═════ PROVIDED RECORDS ═════
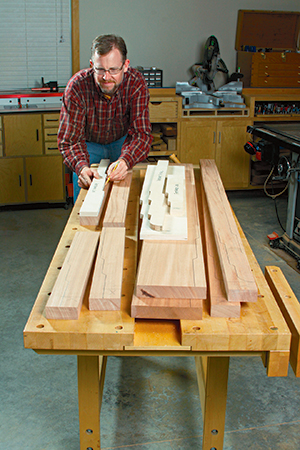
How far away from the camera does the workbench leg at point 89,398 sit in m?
1.39

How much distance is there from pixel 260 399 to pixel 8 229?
106 inches

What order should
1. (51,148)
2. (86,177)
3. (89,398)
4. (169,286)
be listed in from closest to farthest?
(169,286) < (89,398) < (86,177) < (51,148)

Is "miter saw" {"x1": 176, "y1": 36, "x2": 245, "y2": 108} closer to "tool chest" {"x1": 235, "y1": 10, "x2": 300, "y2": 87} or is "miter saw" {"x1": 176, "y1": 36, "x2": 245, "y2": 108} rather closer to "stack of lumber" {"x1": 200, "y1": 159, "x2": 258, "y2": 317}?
"tool chest" {"x1": 235, "y1": 10, "x2": 300, "y2": 87}

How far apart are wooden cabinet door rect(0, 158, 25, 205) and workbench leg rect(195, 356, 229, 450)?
326cm

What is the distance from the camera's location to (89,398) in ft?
4.66

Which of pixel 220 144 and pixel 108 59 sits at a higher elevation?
pixel 108 59

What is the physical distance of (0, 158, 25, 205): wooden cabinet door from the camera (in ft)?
13.7

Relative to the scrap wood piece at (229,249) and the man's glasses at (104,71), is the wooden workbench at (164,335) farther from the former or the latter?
the man's glasses at (104,71)

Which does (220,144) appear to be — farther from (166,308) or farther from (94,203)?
(166,308)

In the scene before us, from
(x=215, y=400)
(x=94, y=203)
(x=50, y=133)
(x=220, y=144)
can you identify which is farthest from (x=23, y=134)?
(x=215, y=400)

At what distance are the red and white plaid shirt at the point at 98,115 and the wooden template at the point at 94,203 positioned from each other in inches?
8.0

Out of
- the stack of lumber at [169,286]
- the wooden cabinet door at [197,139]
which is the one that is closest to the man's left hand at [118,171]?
the stack of lumber at [169,286]

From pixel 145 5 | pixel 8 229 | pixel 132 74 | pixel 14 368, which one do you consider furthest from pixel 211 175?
pixel 145 5

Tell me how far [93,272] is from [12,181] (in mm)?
3262
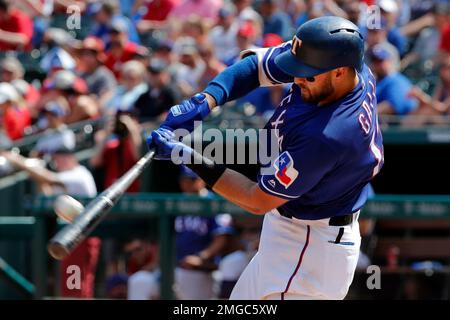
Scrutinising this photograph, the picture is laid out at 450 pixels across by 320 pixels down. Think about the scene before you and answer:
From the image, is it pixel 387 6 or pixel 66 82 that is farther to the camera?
pixel 66 82

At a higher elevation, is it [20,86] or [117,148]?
[20,86]

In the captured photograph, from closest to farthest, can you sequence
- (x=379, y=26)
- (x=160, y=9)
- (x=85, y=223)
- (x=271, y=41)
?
(x=85, y=223) → (x=379, y=26) → (x=271, y=41) → (x=160, y=9)

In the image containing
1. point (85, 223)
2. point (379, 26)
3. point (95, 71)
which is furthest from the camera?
point (95, 71)

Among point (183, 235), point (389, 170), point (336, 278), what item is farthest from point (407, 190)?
point (336, 278)

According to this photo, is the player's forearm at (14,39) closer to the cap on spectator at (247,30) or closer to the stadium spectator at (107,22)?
the stadium spectator at (107,22)

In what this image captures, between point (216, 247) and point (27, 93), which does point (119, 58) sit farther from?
point (216, 247)

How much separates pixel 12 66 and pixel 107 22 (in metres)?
1.07

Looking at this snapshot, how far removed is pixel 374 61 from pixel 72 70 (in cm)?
321

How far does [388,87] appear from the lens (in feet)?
25.8

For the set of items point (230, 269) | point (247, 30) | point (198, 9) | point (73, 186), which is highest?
point (198, 9)

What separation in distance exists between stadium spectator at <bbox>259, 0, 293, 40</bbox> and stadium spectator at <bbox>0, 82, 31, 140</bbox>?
2335 millimetres

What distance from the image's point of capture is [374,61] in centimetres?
787

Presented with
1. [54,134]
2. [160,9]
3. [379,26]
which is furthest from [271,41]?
[160,9]
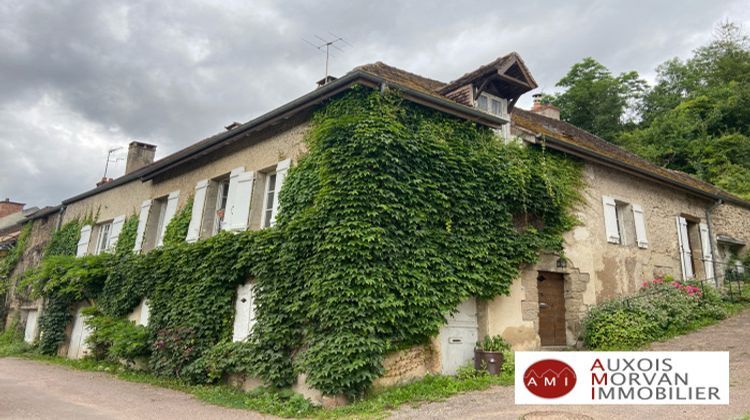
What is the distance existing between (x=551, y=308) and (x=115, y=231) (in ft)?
38.5

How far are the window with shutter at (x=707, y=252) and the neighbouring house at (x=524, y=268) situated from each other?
34 mm

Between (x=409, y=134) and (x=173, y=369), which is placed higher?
(x=409, y=134)

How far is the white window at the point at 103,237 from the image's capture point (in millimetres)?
15141

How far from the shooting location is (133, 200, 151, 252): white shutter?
12680 millimetres

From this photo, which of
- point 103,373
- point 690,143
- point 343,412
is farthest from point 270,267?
point 690,143

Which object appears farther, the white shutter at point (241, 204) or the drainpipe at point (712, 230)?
the drainpipe at point (712, 230)

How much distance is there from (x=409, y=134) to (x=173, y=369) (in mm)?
6339

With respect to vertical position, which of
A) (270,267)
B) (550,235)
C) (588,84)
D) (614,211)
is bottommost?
(270,267)

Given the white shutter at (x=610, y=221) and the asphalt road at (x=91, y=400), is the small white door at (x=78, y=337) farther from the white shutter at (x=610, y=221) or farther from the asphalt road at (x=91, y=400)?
the white shutter at (x=610, y=221)

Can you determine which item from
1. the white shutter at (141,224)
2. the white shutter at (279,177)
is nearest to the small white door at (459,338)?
the white shutter at (279,177)

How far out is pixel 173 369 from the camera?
31.1 feet

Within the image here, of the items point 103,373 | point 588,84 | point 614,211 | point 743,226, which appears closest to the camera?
point 103,373

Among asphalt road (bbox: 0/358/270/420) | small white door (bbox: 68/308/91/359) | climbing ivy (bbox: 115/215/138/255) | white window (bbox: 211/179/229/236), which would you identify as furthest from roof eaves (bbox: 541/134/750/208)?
small white door (bbox: 68/308/91/359)

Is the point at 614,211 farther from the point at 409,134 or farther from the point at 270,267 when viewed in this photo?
the point at 270,267
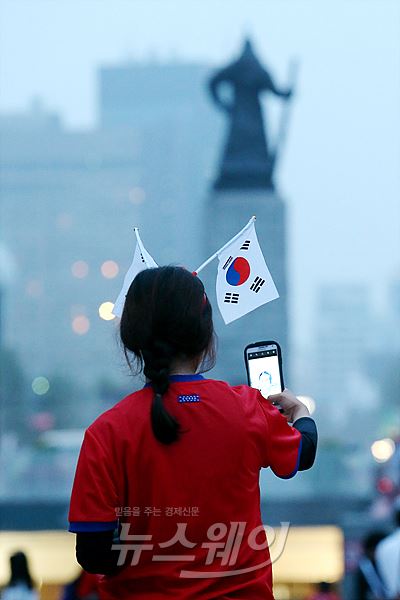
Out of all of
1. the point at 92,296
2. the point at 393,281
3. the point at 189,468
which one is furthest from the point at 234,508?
the point at 393,281

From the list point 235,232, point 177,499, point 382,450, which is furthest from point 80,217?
point 177,499

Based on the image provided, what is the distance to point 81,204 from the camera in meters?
85.9

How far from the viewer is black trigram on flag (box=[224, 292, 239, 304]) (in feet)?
8.55

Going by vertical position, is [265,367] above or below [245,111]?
below

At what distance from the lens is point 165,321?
2.19 m

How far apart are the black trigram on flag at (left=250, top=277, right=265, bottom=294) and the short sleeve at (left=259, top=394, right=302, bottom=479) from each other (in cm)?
Answer: 42

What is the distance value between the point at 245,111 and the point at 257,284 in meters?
15.6

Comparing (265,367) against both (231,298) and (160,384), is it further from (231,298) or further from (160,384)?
(160,384)

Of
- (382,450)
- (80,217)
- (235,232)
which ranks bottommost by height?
(382,450)

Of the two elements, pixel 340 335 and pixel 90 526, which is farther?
pixel 340 335

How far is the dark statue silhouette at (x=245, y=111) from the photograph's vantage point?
57.6 ft

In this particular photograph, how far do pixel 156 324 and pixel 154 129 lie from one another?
293ft

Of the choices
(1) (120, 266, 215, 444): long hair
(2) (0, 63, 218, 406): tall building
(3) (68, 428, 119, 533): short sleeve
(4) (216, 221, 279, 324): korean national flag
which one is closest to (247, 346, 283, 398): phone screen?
(4) (216, 221, 279, 324): korean national flag

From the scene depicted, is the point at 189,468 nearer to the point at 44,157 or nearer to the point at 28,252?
the point at 28,252
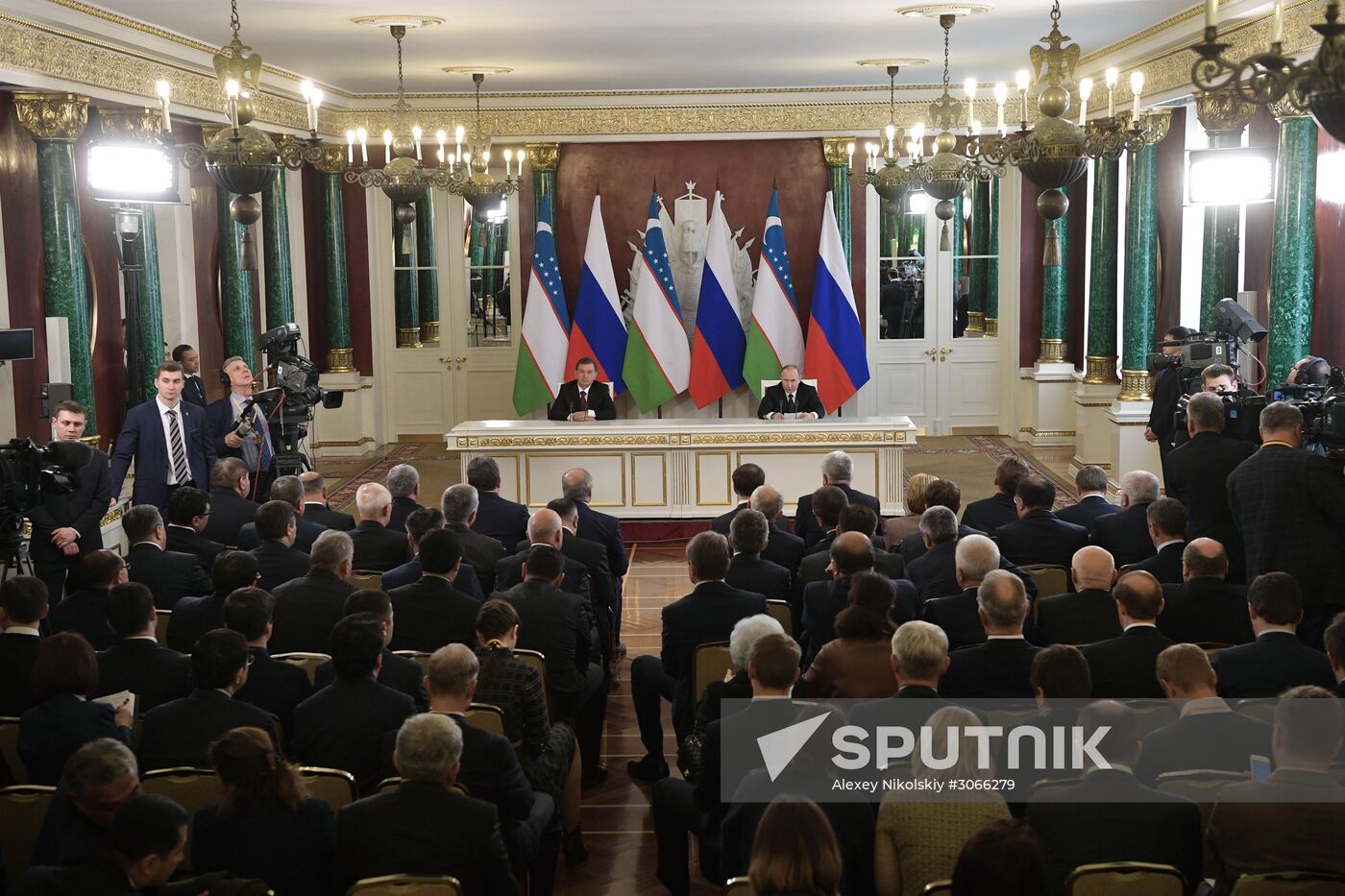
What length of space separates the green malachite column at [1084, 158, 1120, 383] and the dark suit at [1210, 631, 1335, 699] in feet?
28.3

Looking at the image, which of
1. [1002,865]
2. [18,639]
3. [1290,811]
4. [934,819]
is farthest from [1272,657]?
[18,639]

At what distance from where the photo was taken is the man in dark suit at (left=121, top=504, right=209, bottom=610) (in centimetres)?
569

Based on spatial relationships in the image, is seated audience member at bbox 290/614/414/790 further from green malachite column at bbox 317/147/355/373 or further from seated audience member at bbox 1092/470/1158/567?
green malachite column at bbox 317/147/355/373

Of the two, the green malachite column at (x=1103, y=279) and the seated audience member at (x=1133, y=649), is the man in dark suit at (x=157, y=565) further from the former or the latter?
the green malachite column at (x=1103, y=279)

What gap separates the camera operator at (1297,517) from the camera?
5566 mm

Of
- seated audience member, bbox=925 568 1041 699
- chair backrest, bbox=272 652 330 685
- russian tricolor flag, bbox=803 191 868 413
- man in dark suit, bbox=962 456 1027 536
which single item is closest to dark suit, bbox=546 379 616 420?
russian tricolor flag, bbox=803 191 868 413

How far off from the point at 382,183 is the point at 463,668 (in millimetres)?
5597

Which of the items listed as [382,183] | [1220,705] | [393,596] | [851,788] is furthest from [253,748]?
[382,183]

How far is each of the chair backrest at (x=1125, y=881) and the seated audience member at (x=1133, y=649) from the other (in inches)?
53.1

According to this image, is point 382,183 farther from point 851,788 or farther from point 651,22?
point 851,788

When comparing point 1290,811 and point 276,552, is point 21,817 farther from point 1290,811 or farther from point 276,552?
point 1290,811

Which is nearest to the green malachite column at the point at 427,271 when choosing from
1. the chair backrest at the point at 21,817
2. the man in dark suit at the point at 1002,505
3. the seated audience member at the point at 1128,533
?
the man in dark suit at the point at 1002,505

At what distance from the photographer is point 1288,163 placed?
8.55 meters

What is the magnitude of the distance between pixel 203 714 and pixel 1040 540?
12.0 feet
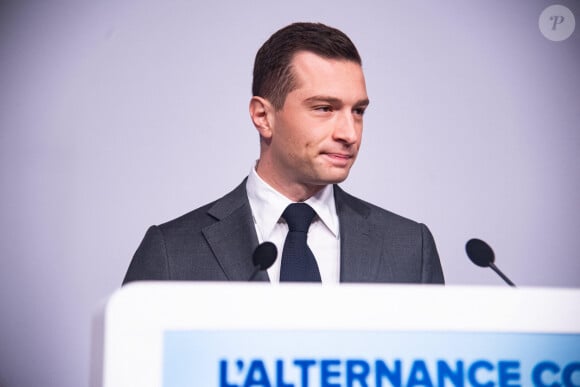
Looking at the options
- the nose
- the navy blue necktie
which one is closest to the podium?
the navy blue necktie

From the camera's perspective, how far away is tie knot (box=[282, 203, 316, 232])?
5.00 ft

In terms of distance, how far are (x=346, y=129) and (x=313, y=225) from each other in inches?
8.4

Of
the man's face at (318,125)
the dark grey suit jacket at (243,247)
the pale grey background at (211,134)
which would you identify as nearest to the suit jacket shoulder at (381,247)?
the dark grey suit jacket at (243,247)

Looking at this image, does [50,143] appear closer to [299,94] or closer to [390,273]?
[299,94]

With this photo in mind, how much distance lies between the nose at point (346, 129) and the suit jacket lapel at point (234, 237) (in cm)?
25

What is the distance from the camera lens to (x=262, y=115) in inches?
67.8

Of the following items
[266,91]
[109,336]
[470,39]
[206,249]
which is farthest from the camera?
[470,39]

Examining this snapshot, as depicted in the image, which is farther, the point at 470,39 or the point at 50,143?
the point at 470,39

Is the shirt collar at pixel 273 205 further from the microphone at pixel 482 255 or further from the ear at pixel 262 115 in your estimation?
the microphone at pixel 482 255

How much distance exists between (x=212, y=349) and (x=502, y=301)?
28 centimetres

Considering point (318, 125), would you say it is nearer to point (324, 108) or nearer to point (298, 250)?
point (324, 108)

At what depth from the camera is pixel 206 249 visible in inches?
60.8

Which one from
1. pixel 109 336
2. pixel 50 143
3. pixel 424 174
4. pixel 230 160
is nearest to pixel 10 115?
pixel 50 143

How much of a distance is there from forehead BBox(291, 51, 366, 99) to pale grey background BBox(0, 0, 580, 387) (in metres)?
0.47
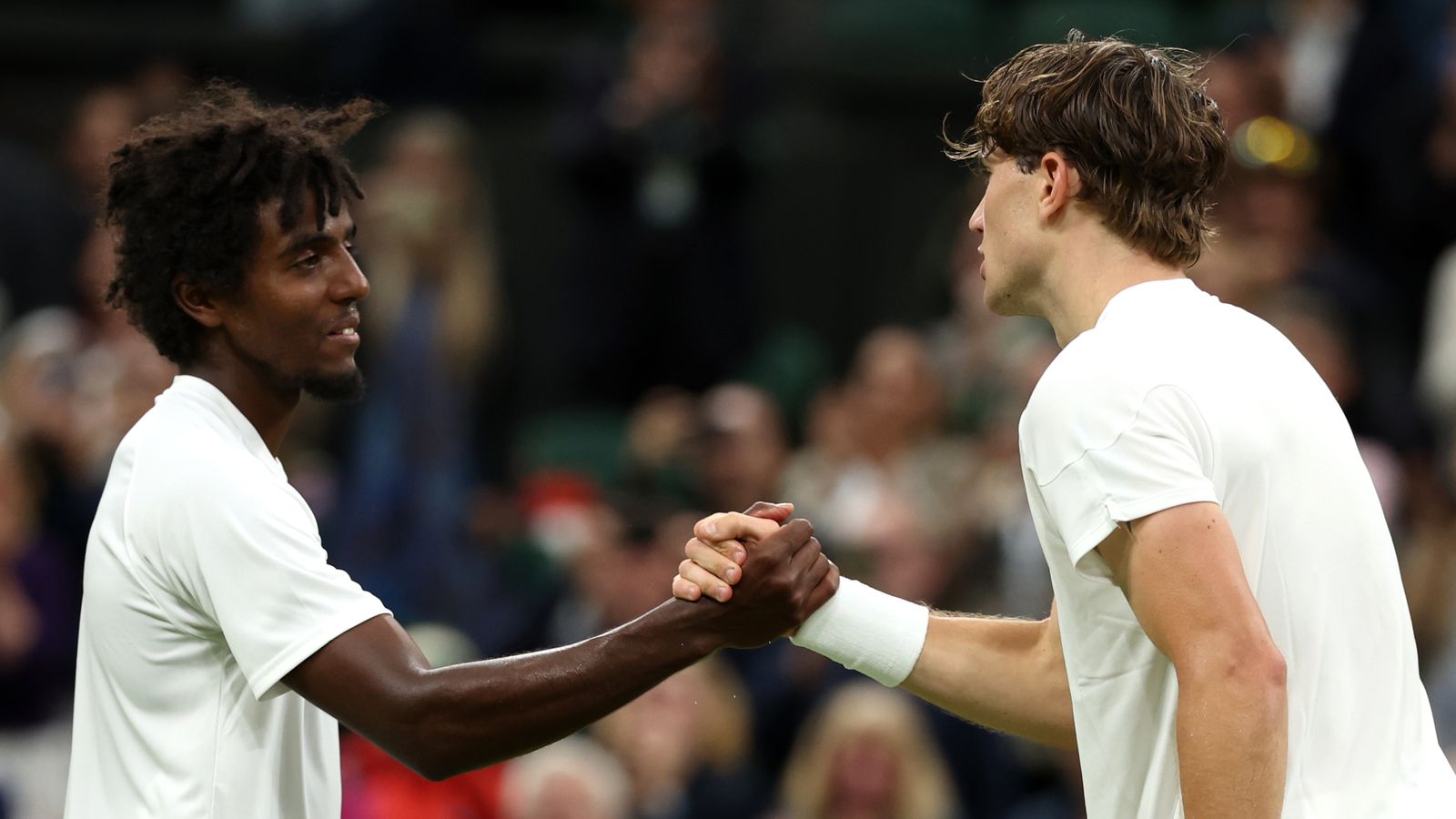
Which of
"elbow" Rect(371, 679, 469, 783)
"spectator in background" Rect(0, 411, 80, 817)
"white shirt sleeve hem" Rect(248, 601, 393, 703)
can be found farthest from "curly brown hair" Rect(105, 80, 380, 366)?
"spectator in background" Rect(0, 411, 80, 817)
═════
Please reproduce nothing but the lines from the one containing "What is the magnitude" through the closing line of the listing, retyped word for word, pictures excluded.

What is the magnitude of the distance between pixel 203 714 and pixel 1040 540?
12.0 feet
Looking at the options
- the nose
- the navy blue necktie
which one is closest to the podium?
the navy blue necktie

From the camera's perspective, how far away is tie knot (box=[282, 203, 316, 232])?
5.00 ft

In terms of distance, how far are (x=346, y=129) and (x=313, y=225) from each other in inches?
8.4

Of
the man's face at (318,125)
the dark grey suit jacket at (243,247)
the pale grey background at (211,134)
which would you identify as nearest to the suit jacket shoulder at (381,247)?
the dark grey suit jacket at (243,247)

Looking at this image, does [50,143] appear closer to [299,94] or closer to [390,273]?
[299,94]

With this photo in mind, how much distance lies between the nose at point (346, 129) and the suit jacket lapel at point (234, 237) (in cm)?
25

What is the distance from the camera lens to (x=262, y=115) in inches?
67.8

Of the following items
[266,91]
[109,336]
[470,39]
[206,249]
which is farthest from the camera?
[470,39]

Examining this snapshot, as depicted in the image, which is farther, the point at 470,39 or the point at 50,143?
the point at 470,39

Is the shirt collar at pixel 273 205 further from the microphone at pixel 482 255 or further from the ear at pixel 262 115 in your estimation?
the microphone at pixel 482 255

How much distance exists between (x=212, y=349) and (x=502, y=301)?
28 centimetres

Considering point (318, 125), would you say it is nearer to point (324, 108) or nearer to point (298, 250)?
point (324, 108)

At what depth from the camera is pixel 206 249 visible in inches?
60.8

Which one from
1. pixel 109 336
2. pixel 50 143
3. pixel 424 174
4. pixel 230 160
is nearest to pixel 10 115?
pixel 50 143

How much of a distance is there from forehead BBox(291, 51, 366, 99) to pale grey background BBox(0, 0, 580, 387) (in metres)?
0.47
Which of
"elbow" Rect(371, 679, 469, 783)
"spectator in background" Rect(0, 411, 80, 817)
"white shirt sleeve hem" Rect(248, 601, 393, 703)
can be found farthest from "curly brown hair" Rect(105, 80, 380, 366)?
"spectator in background" Rect(0, 411, 80, 817)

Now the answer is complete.